ESSA Milik Konglomerat Boy Thohir dan TP Rachmat Gelar RUPST 25 Juni 2021

20 Mei 2021 14:09 WIB

Penulis: Aprilia Ciptaning

Garibaldi ‘Boy’ Thohir, pemegang saham PT Surya Esa Perkasa Tbk (ESSA) / Sep.co.id

JAKARTA – Emiten industri pemurnian dan pengolahan gas alam, PT Surya Esa Perkasa Tbk (ESSA) akan menyelenggarakan Rapat Umum Pemegang Saham Tahunan (RUPST) pada tanggal 25 Juni 2021 pukul 15.00 WIB.  

Kegiatan ini dilaksanakan sesuai dengan ketentuan Peraturan Otoritas Jasa Keuangan (OJK) Nomor 15/POJK.04/2020 tentang Rencana dan Penyelenggaraan Rapat Umum Pemegang Saham Perusahaan Terbuka.

Pemanggilan RUPST senidiri akan disampaikan melalui situs web e-RUPS yang disediakan oleh PT Kustodian Sentral Efek Indonesia (KSEI), PT Bursa Efek Indonesia (BEI), dan laman erseroan pada 3 Juni 2021.

Adapun pemegang saham yang berhak hadir atau diwakili dalam RUPS adalah para pemegang saham yang namanya tercatat dalam Daftar Pemegang Saham Perseroan pada 2 Juni 2021 hingga pukul 16.00 WIB. Pemegang saham tersebuut juga merupakan pemilik subrekening efek KSEI pada penutupan perdagangan saham Perseroan di BEI pada 2 Juni 2021.

Manajemen menjelaskan, setiap usulan dari pemegang saham akan dimasukkan dalam mata acara rapat.

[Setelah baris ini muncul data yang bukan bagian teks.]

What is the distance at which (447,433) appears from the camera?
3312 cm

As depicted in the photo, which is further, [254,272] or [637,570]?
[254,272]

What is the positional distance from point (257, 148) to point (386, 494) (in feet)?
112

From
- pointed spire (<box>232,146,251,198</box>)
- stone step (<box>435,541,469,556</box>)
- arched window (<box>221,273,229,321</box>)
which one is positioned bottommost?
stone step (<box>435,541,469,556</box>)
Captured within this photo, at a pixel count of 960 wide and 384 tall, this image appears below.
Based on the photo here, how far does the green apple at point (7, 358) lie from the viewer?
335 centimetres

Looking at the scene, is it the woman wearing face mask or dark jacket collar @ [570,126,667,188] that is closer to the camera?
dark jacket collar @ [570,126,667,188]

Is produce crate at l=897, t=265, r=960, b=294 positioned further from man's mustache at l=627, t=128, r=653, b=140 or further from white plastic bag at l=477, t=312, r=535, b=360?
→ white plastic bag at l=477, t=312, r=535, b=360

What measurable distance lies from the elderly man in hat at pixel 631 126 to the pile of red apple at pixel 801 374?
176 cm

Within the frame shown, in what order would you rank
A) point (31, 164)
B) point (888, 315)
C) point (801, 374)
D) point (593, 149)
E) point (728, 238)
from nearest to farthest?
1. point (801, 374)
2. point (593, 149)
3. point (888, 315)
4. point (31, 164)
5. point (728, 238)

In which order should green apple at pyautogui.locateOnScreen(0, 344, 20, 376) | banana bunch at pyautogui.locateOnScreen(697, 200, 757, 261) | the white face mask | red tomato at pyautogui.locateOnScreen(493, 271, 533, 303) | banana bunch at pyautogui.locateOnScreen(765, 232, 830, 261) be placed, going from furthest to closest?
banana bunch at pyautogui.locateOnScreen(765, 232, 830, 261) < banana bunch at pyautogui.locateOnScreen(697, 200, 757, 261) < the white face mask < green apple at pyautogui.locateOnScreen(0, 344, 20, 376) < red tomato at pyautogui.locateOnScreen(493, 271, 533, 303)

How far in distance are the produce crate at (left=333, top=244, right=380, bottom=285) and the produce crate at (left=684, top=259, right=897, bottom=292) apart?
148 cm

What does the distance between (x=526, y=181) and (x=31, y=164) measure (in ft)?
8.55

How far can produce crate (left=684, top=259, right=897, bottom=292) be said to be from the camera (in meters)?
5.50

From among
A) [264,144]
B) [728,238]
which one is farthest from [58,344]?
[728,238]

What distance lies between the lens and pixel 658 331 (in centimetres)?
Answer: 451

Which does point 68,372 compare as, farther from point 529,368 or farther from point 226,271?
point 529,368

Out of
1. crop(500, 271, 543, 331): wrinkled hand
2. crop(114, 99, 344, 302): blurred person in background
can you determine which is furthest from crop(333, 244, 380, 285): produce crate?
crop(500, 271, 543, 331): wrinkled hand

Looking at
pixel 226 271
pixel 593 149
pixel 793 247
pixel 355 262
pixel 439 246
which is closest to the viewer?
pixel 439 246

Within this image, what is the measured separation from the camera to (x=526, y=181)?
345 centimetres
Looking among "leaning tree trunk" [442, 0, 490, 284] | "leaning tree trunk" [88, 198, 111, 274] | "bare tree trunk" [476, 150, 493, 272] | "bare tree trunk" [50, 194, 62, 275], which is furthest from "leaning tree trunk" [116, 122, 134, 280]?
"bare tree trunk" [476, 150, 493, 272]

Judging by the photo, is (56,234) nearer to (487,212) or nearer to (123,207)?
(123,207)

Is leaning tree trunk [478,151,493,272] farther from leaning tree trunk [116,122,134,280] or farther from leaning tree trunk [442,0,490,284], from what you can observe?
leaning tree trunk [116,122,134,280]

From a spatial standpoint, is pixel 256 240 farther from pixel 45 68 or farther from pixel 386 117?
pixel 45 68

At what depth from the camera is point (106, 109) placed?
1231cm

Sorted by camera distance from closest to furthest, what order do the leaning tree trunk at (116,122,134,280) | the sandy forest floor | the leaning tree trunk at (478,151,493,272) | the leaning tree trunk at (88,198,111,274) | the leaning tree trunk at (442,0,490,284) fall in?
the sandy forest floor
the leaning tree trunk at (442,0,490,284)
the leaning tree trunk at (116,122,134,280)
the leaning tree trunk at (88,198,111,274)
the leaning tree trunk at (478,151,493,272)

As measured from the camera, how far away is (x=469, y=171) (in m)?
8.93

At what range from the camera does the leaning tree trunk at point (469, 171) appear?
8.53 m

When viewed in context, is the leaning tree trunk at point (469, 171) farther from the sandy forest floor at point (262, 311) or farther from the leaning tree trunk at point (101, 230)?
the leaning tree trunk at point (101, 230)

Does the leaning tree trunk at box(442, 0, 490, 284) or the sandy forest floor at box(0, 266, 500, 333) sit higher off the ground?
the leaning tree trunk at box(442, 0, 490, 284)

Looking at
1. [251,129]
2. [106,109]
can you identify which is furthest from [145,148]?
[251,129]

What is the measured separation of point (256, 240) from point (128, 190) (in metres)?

Namun, ketentuan ini berlaku jika disampaikan oleh seorang atau lebih pemegang saham yang mewakili paling sedikit 1 per 20 bagian dari jumlah seluruh saham perseroan.

Usulan ini harus dibarengi dengan hak suara yang sah melalui surat tercatat, yang disampaikan kepada direksi perseroan disertai alasan atas usulan tersebut. Penyampaian usulan diberikan paling lambat tujuh hari kalender sebelum dilakukannya pemanggilan rapat pada 27 Mei 2021.

“Perseroan akan menerapkan mekanisme pemberian kuasa secara elektronik atau e-Proxy yang akan disediakan oleh KSEI. Penjelasan lebih lanjut mengenai pemberian kuasa secara elektronik akan disampaikan pada Pemanggilan RUPS perseroan,” mengutip keterangan resmi manajemen yang di PT Bursa Efek Indonesia (BEI), Kamis, 20 Mei 2021.

Kinerja Merosot Sepanjang 2020

Sebagai informasi, emiten milik konglomerat Garibaldi ‘Boy’ Thohir dan TP Rachmat ini sepanjang 2020 membukukan pendapatan sebesar US$175,51 juta atau Rp2,48 triliun (kurs Rp14.104 per dolar Amerika Serikat).

Angka ini anjlok sekitar 21% secara tahunan dibandingkan dengan pendapatan tahun 2019 yang mencapai US$221,91 juta atau Rp3,13 triliun.

Dengan anjloknya pendapatan akibat terpaan pandemi sepanjang tahun lalu, perseroan mencatat rugi bersih sebesar US$33,57 juta. Angka ini berbanding terbalik dari tahun sebelumnya, saat perseroan masih meraup laba bersih US$589.943.

Kinerja operasional perseroan turut mengalami tekanan di tengah pelemahan harga serta penurunan produksi amonia pada tahun 2020. Produksi LPG ESSA anjlok 17,9% year-on-year (yoy) dari 74.871 MT pada 2019 menjadi 61.448 MT pada tahun lalu.

Setali tiga uang, produksi kondensat ESSA pada 2020 sebesar 139.961 barel atau ambles 15,1% yoy dari 164.948 barel di 2019. Disusul produksi amonia yang juga menurun 13,9% menjadi 659.734 MT pada periode tahun lalu dari 766.988 MT pada tahun 2019.